C. Collaborating with an eye to blind spots 

You are reporting (and we’re finding) it's harder for colleagues to bounce ideas off each other, given many teams are now operating at home. Regular (2-3 times per day) video meetings are being held throughout the day in order to seek peer feedback and to solve problems collaboratively, but organisations still miss the instant and easy nature of face-to-face contact, questions and discussions offered by a physical office.   

One possible solution is staff “hang outs”, where staff work live with their video cameras on, outside formal meeting times, for 2-3 times per week. 

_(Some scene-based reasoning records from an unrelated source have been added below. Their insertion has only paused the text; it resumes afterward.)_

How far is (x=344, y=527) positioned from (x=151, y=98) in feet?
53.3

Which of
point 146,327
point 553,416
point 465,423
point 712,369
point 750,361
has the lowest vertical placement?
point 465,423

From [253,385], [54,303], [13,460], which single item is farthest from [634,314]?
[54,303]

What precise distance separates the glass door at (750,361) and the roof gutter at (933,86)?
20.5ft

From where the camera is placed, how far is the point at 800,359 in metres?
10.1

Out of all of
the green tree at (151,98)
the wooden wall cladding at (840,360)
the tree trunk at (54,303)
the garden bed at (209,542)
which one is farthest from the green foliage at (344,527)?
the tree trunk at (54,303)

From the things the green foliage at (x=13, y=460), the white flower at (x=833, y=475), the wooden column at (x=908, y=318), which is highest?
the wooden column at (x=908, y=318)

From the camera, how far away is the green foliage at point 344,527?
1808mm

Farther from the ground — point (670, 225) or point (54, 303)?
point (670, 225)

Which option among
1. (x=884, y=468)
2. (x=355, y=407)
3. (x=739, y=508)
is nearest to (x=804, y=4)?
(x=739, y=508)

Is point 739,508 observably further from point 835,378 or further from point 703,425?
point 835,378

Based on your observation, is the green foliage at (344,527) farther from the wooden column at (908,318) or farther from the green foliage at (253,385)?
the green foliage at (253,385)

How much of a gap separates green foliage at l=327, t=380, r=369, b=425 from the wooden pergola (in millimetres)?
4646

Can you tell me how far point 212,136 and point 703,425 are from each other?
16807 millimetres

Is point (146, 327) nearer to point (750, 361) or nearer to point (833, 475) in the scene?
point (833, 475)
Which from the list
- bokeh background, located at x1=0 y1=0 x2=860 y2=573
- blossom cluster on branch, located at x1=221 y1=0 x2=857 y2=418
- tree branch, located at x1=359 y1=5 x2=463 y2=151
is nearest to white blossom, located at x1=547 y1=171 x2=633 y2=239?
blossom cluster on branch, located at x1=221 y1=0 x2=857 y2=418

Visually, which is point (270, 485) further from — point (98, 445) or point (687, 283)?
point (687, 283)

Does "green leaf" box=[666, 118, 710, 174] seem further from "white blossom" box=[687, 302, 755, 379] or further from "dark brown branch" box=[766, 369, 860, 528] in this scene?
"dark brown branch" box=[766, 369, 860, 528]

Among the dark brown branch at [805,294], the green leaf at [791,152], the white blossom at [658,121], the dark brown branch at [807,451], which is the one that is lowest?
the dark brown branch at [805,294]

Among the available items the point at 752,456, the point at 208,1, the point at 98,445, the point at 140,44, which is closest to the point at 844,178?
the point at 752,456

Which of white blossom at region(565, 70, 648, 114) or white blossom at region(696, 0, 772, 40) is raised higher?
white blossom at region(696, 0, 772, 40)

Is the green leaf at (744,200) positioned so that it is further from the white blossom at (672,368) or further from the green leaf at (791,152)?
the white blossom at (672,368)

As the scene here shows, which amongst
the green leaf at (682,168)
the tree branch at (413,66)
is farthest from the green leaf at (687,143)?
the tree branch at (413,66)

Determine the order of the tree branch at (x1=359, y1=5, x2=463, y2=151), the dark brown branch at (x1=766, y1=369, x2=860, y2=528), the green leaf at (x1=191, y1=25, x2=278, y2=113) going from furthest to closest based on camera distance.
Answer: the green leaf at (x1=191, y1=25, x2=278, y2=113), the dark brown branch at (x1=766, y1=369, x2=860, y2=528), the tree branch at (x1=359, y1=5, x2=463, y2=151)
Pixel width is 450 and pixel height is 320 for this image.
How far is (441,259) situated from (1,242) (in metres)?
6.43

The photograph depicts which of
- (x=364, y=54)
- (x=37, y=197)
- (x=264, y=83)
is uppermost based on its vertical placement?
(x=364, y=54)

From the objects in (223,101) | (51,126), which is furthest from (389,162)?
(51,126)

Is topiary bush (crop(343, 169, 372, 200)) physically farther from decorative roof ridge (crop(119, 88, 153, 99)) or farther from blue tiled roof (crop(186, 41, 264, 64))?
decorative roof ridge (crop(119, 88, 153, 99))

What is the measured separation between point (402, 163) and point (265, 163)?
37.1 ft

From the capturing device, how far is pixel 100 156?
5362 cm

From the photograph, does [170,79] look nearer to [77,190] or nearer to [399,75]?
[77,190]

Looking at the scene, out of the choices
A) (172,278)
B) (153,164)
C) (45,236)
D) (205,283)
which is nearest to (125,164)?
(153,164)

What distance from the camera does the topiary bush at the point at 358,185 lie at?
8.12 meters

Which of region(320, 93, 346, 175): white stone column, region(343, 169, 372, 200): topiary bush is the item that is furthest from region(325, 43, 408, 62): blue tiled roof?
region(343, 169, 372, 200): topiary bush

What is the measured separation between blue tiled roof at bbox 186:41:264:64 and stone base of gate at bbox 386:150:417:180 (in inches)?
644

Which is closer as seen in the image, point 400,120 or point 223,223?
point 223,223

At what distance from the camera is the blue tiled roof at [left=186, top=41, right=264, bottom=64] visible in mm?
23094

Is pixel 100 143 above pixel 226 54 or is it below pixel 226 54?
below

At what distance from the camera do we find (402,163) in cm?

3. CEO guidance regarding Coronavirus responses

1. Lean into “agile” and the opportunities that come with it 

Translate your more agile operating rhythm into more agile communication, if you haven’t already. Review your comms mix: think about getting messages to external and internal stakeholders quickly and easily using pre-recorded videos, live webinars and social media. Stakeholders both internal and external are rewarding these methods right now. 

2. Manage “in the moment” but keep an eye on the future

We previously gave guidance to split your teams into BAU and COVID-19 to help ensure focused and appropriate management of both.  Now you might want to consider, depending on the size of your business, allocating a person or team to post-COVID-19 opportunities. Our clients, firm and peers are finding opportunities, but it takes focus and dropping some of the previous thinking constrained by “what is” to move into “what if?”  

3. Listen 

We’ve seen some tone-deaf corporate communication. That’s easily avoided with social listening, watching any sources of stakeholder feedback or seeking external counsel.